You should also note that there is a scale inside the soft metrics too. Consider the metric of “writer experience” and compare it to “hallucinations” – some soft metrics are more important than others, as some may be showstoppers and some just make you feel bad.
In conclusion
Ultimately, the successful measuring of the content that comes out of the AI-assisted workflow can be summarized in three points:
- You cannot measure properly without having initial baseline metrics. If you don’t have any figures showing where you are without AI, it’s like you’re trying to build your house from the second floor without having built the ground floor.
- Define your use case and objectives clearly in the beginning. The AI tools are powerful, but technical communication has complex use cases and turning a need into an AI function can take time and a lot of discussion & analysis. This definition impacts your metrics because you will then know what do really need to track and measure.
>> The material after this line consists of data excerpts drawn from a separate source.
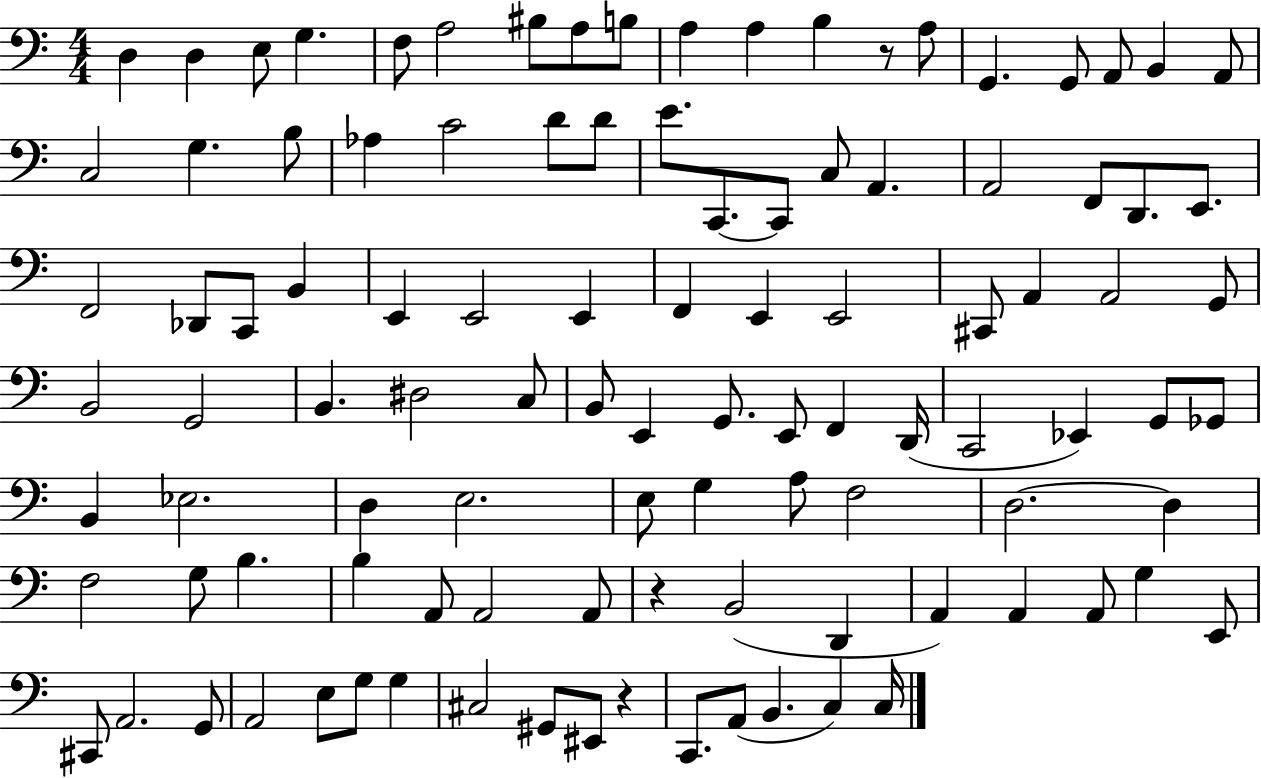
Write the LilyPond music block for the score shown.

{
  \clef bass
  \numericTimeSignature
  \time 4/4
  \key c \major
  d4 d4 e8 g4. | f8 a2 bis8 a8 b8 | a4 a4 b4 r8 a8 | g,4. g,8 a,8 b,4 a,8 | \break c2 g4. b8 | aes4 c'2 d'8 d'8 | e'8. c,8.~~ c,8 c8 a,4. | a,2 f,8 d,8. e,8. | \break f,2 des,8 c,8 b,4 | e,4 e,2 e,4 | f,4 e,4 e,2 | cis,8 a,4 a,2 g,8 | \break b,2 g,2 | b,4. dis2 c8 | b,8 e,4 g,8. e,8 f,4 d,16( | c,2 ees,4) g,8 ges,8 | \break b,4 ees2. | d4 e2. | e8 g4 a8 f2 | d2.~~ d4 | \break f2 g8 b4. | b4 a,8 a,2 a,8 | r4 b,2( d,4 | a,4) a,4 a,8 g4 e,8 | \break cis,8 a,2. g,8 | a,2 e8 g8 g4 | cis2 gis,8 eis,8 r4 | c,8. a,8( b,4. c4) c16 | \break \bar "|."
}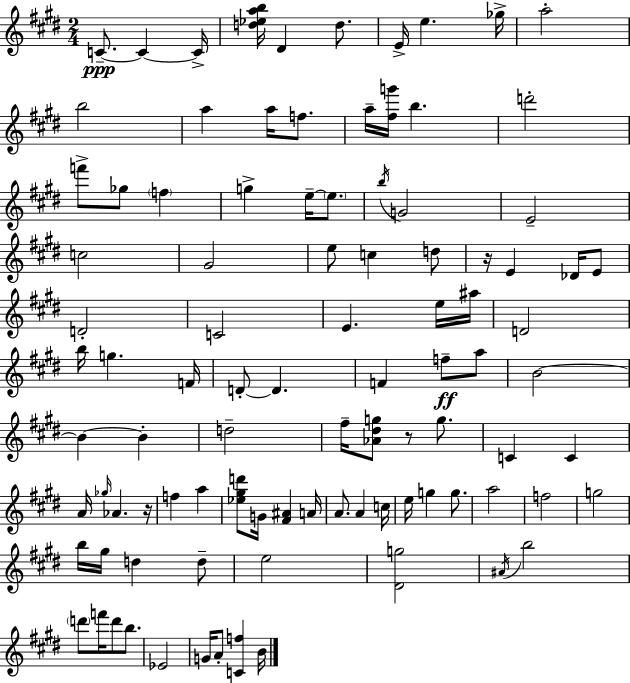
C4/e. C4/q C4/s [D5,Eb5,A5,B5]/s D#4/q D5/e. E4/s E5/q. Gb5/s A5/h B5/h A5/q A5/s F5/e. A5/s [F#5,G6]/s B5/q. D6/h F6/e Gb5/e F5/q G5/q E5/s E5/e. B5/s G4/h E4/h C5/h G#4/h E5/e C5/q D5/e R/s E4/q Db4/s E4/e D4/h C4/h E4/q. E5/s A#5/s D4/h B5/s G5/q. F4/s D4/e D4/q. F4/q F5/e A5/e B4/h B4/q B4/q D5/h F#5/s [Ab4,D#5,G5]/e R/e G5/e. C4/q C4/q A4/s Gb5/s Ab4/q. R/s F5/q A5/q [Eb5,G#5,D6]/e G4/s [F#4,A#4]/q A4/s A4/e. A4/q C5/s E5/s G5/q G5/e. A5/h F5/h G5/h B5/s G#5/s D5/q D5/e E5/h [D#4,G5]/h A#4/s B5/h D6/e F6/s D6/e B5/e. Eb4/h G4/s A4/e [C4,F5]/q B4/s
- Select metrics that give you real, actionable data for evaluation and improvements. Leave out all metrics that are just “pseudomeasures” which give you a pretty number for management presentations but don’t really mean anything.
There are several different metrics that you can use for measuring the results of AI-assisted content creation. From all the possible options, you need to select the ones that are suitable for your case – remember that each case is unique, and we’re still far away from a standardized set of metrics and criteria.